#### ВЫБРАННЫЙ ТЕКСТ
А как тогда расценивать такие идеи власти, как замена льгот денежными выплатами?
То, что люди потеряют, было очевидно, поскольку социальные обязательства государства превосходят в несколько раз ВВП. Проблема Путина и нынешнего правительства в том, что им в наследство досталась “социалистически организованная” социальная сфера – в рамках которой финансирование учреждений весьма слабо связано с результатами деятельности этих учреждений. А в 1990-е гг. на это наложились вполне популистские предвыборные обещания льгот всем и каждому. В результате сегодня государство объективно стоит перед необходимостью “обрезания” социальных льгот, приведения системы льгот в соответствие с реальной действительностью. Я не хочу сказать, что предложенный правительством и поддержанный президентом путь – самый лучший и самый идеальный, но это какой-то выход из того тупика, в котором мы до того были, когда на государстве висел невыполнимый объем обязательств.

То есть, государство ведет себя сейчас социально жестоко, но зато социально ответственно?
В общем, да, можно и так сказать. Здесь есть еще один существенный аспект. Популистские льготы, раздававшиеся в 1990-е годы, на самом деле усиливали то неравноправие в доступе к социальным льготам, которое мы унаследовали еще от советских времен. Я говорю в данном случае не о партийной номенклатуре и не о “социальных пакетах” нынешних чиновников, а об объективных различиях в уровне развития социальной инфраструктуры в крупных городах и в остальной России. Действительно, люди, живущие в крупных городах, сейчас заметно проиграют. Но люди, живущие в малых городах и селах, от “монетизации” льгот, скорее всего, выиграют. Ведь они многих льгот по факту никогда и не видели, а теперь им деньги дадут. К сожалению, с формальной точки зрения, в 1990-е годы социальное расслоение происходило по географическому признаку - совершенно так же, как в советское время. Но если раньше это происходило за счет административного перераспределения ресурсов и их концентрации в крупных городах в рамках политики индустриализации, развития науки и образования и т.д., то сейчас к такому же результату приводит функционирование несовершенного, плохо работающего бюрократического рынка. И мне кажется, что новая форма социальных обязательств окажется, как это не парадоксально, более справедливой, чем то, что было до того. Я не думаю, чтобы тот же ветеран войны, живущий в деревне под Тулой, хуже, чем ветеран войны, живущий в Москве. Единственно, что, наверное, можно было бы делать в этой ситуации – это корректировать размер компенсационных выплат в зависимости от стоимости жизни в соответствующих регионах.

#### УСЛОВИЕ ЗАДАЧИ
Выпишите все собственные названия стран и городов, встречающиеся в тексте о замене льгот денежными выплатами. Для выполнения достаточно только этого текста.

#### ПРИЛАГАЕМЫЕ ПУНКТЫ
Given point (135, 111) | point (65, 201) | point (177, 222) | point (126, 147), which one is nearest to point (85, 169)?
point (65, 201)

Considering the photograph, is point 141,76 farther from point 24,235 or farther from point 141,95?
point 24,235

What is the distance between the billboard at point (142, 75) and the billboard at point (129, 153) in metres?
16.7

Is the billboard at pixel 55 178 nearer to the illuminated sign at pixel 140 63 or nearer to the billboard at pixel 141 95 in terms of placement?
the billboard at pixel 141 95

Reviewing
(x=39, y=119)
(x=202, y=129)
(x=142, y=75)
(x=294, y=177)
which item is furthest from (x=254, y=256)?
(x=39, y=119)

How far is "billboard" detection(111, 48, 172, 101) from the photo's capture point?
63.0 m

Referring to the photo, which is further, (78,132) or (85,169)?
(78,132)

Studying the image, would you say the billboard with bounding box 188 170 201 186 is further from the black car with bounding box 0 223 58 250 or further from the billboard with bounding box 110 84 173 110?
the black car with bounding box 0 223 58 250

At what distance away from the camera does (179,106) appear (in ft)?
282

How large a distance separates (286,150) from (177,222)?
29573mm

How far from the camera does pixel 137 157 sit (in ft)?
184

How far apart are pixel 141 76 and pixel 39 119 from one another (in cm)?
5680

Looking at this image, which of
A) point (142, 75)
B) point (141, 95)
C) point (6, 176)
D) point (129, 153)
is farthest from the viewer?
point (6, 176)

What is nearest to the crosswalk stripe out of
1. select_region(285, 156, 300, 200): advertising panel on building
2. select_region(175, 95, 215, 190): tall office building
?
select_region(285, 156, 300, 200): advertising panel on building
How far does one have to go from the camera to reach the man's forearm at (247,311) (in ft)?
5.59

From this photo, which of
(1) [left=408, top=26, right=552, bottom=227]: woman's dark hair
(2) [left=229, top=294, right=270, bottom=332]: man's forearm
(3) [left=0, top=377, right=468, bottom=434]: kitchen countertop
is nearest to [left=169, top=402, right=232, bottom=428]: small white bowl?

#### ОТВЕТ
Россия, Тула, Москва.